## Things to do:
A. In the article about Adlink's cable advertising pitch, what position does Matt Brown hold?
B. Carry on the article about Adlink's cable advertising pitch, picking up right after its last sentence.

## Text shown:

-*-

Adlink Wants Bigger Slice
Though cable networks’ ad revenue in the five-county Los Angeles DMA is up 37% since 2000, executives at the region’s advertising interconnect believe the medium still isn’t getting its share of the advertising pie.
To attract even more advertisers, Adlink has created a multimedia pitch kit to leave behind at agencies, making cable’s case. They’re now being hand-delivered to national accounts and will be presented to regional and local advertisers shortly, according to the interconnect.
“There’s been a shift of audience,” noted Matt Brown, vice president of marketing and communications for the interconnect, which is jointly owned by Adelphia Media Services, Time Warner Cable, Comcast Corp., Charter Communications Inc. and Cox Communications Inc.
TOP 10 FORMAT
Brown referred to recent studies, which have shown that viewers — especially women and those in the coveted younger demographic — have migrated from broadcast fare to cable TV.

-*-

## Entries:
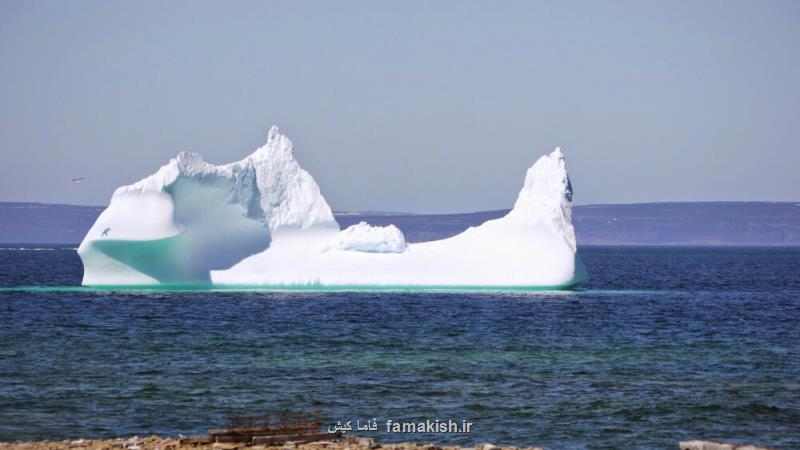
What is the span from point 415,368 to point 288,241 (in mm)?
20201

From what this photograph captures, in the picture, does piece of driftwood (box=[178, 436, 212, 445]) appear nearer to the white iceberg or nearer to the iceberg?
the iceberg

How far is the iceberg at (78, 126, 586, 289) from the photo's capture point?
4016 centimetres

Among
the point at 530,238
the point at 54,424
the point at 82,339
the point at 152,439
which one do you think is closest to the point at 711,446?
the point at 152,439

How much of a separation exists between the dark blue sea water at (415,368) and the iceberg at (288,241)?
148 cm

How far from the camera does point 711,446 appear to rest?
13.0m

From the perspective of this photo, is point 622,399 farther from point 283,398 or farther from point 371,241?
point 371,241

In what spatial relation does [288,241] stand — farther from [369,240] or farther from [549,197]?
[549,197]

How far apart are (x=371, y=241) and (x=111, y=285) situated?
9.94 m

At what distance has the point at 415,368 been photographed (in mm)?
22547

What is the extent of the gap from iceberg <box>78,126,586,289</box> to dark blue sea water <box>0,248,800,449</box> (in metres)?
1.48

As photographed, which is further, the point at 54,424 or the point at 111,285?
the point at 111,285

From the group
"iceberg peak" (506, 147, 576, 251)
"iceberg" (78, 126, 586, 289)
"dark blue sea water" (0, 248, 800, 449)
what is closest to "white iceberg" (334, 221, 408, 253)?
"iceberg" (78, 126, 586, 289)

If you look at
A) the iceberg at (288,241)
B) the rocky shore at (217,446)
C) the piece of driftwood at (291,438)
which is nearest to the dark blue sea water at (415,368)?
the iceberg at (288,241)

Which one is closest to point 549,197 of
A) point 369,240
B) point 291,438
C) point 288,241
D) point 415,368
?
point 369,240
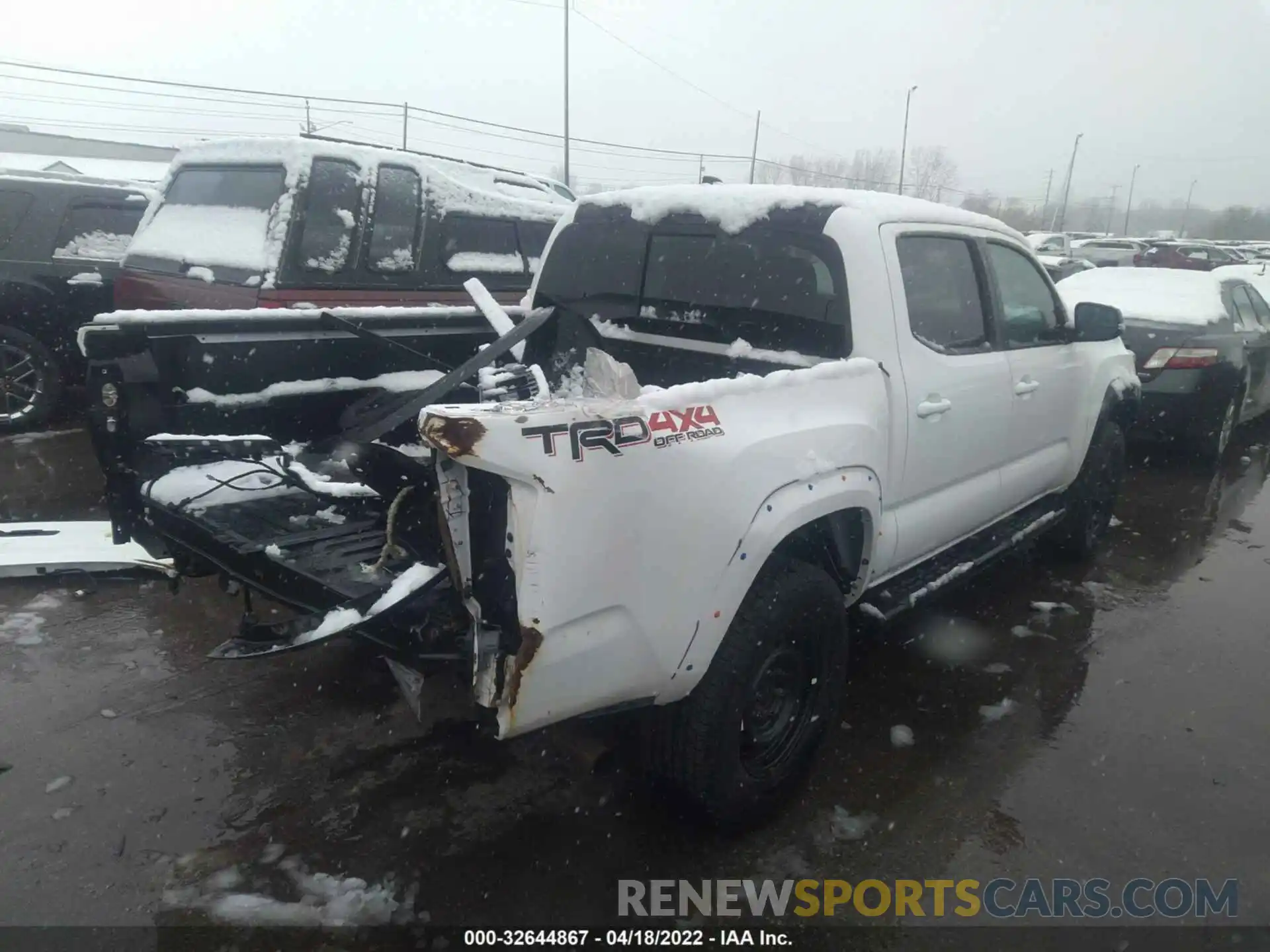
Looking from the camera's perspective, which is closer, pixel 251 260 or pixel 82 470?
pixel 251 260

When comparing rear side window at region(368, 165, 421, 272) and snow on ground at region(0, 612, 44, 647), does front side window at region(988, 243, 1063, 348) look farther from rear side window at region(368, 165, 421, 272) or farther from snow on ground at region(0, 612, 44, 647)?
snow on ground at region(0, 612, 44, 647)

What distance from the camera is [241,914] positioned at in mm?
2379

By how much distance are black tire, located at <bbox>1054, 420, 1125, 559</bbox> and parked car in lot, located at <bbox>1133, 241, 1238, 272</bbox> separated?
22554 millimetres

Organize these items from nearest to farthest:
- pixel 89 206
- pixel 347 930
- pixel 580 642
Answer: pixel 580 642 → pixel 347 930 → pixel 89 206

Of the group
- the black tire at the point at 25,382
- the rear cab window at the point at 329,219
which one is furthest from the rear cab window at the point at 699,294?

-*-

## Results of the tasks:
A. He is vice president of marketing and communications for the interconnect.

B.
“But we’re still not getting our fair share,” he said.
The kit is designed around a “Top 10” list format and is designed to give the viewers at agencies control over how much information they want from each segment of the list. In the past, said Brown, interconnect personnel might give a generalized sales pitch, then return some other time to tout Adcopy and Adtag, Adlink’s customization products that allow an advertiser to run various versions of the same ad in the interconnect’s different regions, or to tag the ad with the closest retailer address in a region.
With the presentation kit, agency staffers can review the information at their leisure.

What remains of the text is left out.